─── Document excerpt

An open API service indexing awesome lists of open source software.

https://github.com/matthewlabasan/nlp-project

Project for COMS3397: Natural Language Processing - Explorations in Text Summarization. Completed with Nicholas Lam.
https://github.com/matthewlabasan/nlp-project

Last synced: about 1 year ago
JSON representation

Project for COMS3397: Natural Language Processing - Explorations in Text Summarization. Completed with Nicholas Lam.

Awesome Lists containing this project

README

          

# Exploration in Summarization

Read our paper [here](./public/BC3997_Final_Report__Lam_Labasan.pdf)!

# Table of Contents
1. [Abstract](#abstract)
2. [Models & Datasets](#models--datasets)
3. [Replicating Our Experiment](#replicating-our-experiment)
4. [Reflection](#reflection)

──────
─── Extracted data

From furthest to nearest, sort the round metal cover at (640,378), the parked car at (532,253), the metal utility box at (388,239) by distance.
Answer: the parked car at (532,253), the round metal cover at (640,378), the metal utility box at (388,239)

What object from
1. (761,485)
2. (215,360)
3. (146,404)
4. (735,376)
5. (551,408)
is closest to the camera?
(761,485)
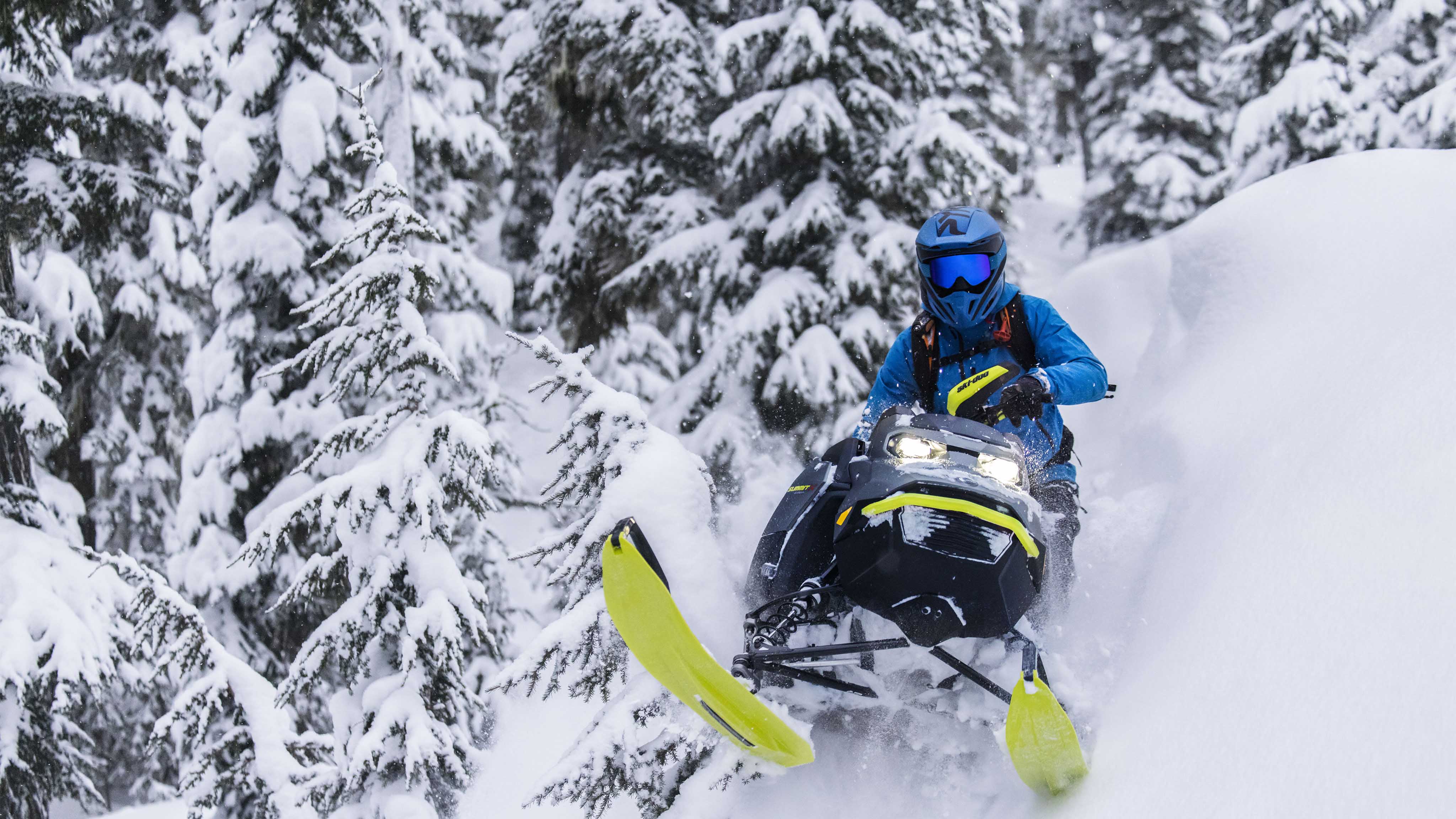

──────

**Questions**
• a. In the project page, for which course was the project completed?
• b. Write out the part of the project page starting at "Awesome Lists containing" and ending at "our paper [here](./public/BC3997_Final_Report__Lam_Labasan.pdf)!".

**Written answers**
• a. COMS3397: Natural Language Processing.

• b.
Awesome Lists containing this project

README

          

# Exploration in Summarization

Read our paper [here](./public/BC3997_Final_Report__Lam_Labasan.pdf)!